Leichtathletik Team der Mädchen bei den badischen Schülermeisterschaften in Karlsruhe erfolgreich

Nachdem die Qualifikationskämpfe bereits im Juni erfolgreich bestritten wurden, konnte das Mädchen Team des TV Wolfach (Laura Krawczyk, Leni Wachendorfer (W12), Lina Scharer und Anna-Lena Schiefer (W13)) am vergangenen Sonntag (29.09.2019) mit ihrem Trainer Wolfgang Scharer ins Carl-Kaufmann Stadion nach Karlsruhe fahren. Die Mädels gingen mit Respekt an den Start, waren sie doch mit ihren Leistungen im Vorfeld auf Platz 6 von acht Teams eingestuft worden.

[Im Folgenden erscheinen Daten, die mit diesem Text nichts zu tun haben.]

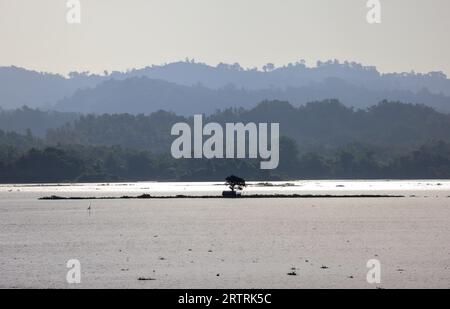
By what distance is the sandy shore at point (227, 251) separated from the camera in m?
Result: 70.9

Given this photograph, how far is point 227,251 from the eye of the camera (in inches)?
3829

Hinzu kommt die Tatsache, dass mindestens vier Starterinnen eines Vereines gemeldet sein müssen, Vereine, die über mehr Mitglieder verfügen, können aber auch mehr Sportlerinnen und bis zu zwei Staffeln an den Start schicken, was die Chancen dieser Teams deutlich erhöht. Bei den Wolfacher Mädels war also Kampfgeist und sportlicher Einsatz gefragt.

Das Wetter lieferte das ganze Repertoire, vom Regen bis zu schwülen Temperaturen und die vier gingen mit namhaften und weitaus größeren Vereinen wie z.B. SR Yburg Steinbach, dem TV Engen, dem TV Bretten oder der LG Hardt an den Start.

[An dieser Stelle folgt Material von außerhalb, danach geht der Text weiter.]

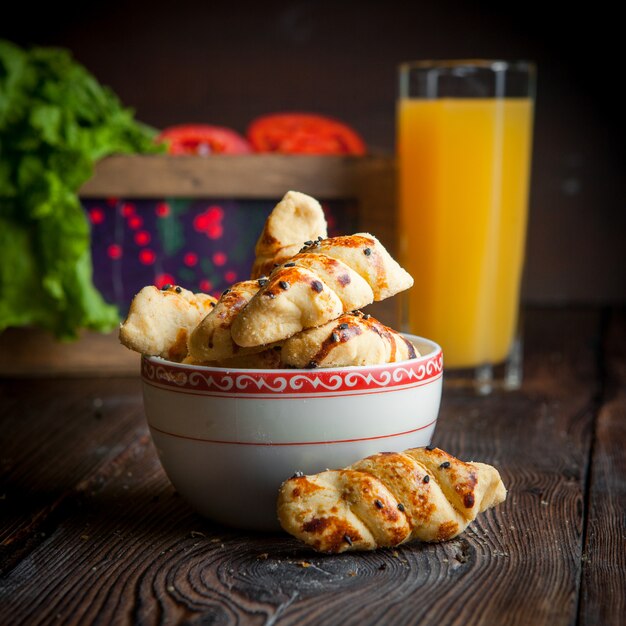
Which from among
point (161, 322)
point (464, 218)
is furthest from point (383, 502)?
point (464, 218)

Beim 75 m Sprint starteten Anna- Lena Schiefer (11,28 s) und Leni Wachendorfer (11,41 s). Den Weitsprung bestritten Lina Scharer (4,31 m), Leni Wachendorfer (4,22 m) und Laura Krawczyk (4,06 m). Den Ball warfen Lina Scharer (41 m), der weiteste Wurf in diesem Team Wettkampf, Anna-Lena Schiefer (30 m) und Laura Krawczyk (27,5 m). Zuletzt die 4×75 m Staffel, bei dem alle vier Mädchen ihr Bestes gaben. Die Staffelstabübergabe funktionierte viel besser als im Training, was im Vorfeld für Aufregung gesorgt hatte und am Ende stand eine tolle Zeit von 42,58 s, fast eine Sekunde schneller als im Qualifikationslauf.

Jetzt hieß es abwarten und Daumen drücken.

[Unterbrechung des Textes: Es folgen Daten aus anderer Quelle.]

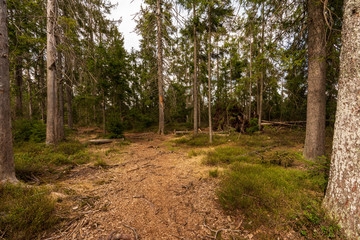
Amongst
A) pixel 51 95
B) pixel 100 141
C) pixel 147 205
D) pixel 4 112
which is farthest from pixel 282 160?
pixel 51 95

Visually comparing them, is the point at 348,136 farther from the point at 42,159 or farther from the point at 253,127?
the point at 253,127

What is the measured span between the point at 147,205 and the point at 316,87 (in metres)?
6.38

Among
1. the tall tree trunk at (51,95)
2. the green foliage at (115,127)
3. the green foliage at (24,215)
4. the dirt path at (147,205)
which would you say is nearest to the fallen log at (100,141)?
the green foliage at (115,127)

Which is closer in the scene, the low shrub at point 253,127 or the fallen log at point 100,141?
the fallen log at point 100,141

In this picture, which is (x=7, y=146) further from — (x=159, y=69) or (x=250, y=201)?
(x=159, y=69)

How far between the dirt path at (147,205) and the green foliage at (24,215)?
0.32 meters

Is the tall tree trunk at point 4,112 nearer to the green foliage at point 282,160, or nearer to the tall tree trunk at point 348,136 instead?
the tall tree trunk at point 348,136

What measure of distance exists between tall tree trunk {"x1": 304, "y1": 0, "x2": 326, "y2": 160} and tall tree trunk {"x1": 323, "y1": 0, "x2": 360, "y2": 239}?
290 cm

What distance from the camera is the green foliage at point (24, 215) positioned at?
1.96m

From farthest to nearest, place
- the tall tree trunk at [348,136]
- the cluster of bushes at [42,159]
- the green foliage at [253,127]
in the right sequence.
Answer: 1. the green foliage at [253,127]
2. the cluster of bushes at [42,159]
3. the tall tree trunk at [348,136]

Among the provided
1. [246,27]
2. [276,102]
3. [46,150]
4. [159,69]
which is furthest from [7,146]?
[276,102]

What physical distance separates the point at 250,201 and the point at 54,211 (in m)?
3.81

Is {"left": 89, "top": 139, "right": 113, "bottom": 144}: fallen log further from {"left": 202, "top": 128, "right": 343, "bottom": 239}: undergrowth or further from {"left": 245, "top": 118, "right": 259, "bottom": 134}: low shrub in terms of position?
{"left": 245, "top": 118, "right": 259, "bottom": 134}: low shrub

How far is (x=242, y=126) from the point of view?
12977 millimetres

Der Einsatz hatte sich gelohnt und das Team samt Trainer wurde mit einem tollen vierten Rang (3517P) belohnt. Der Abstand zum fünften Platz war hauchdünn aber ein wenig Glück gehört bei solchen Wettkämpfen ja auch dazu. Zufrieden und erschöpft ging es dann nach Hause.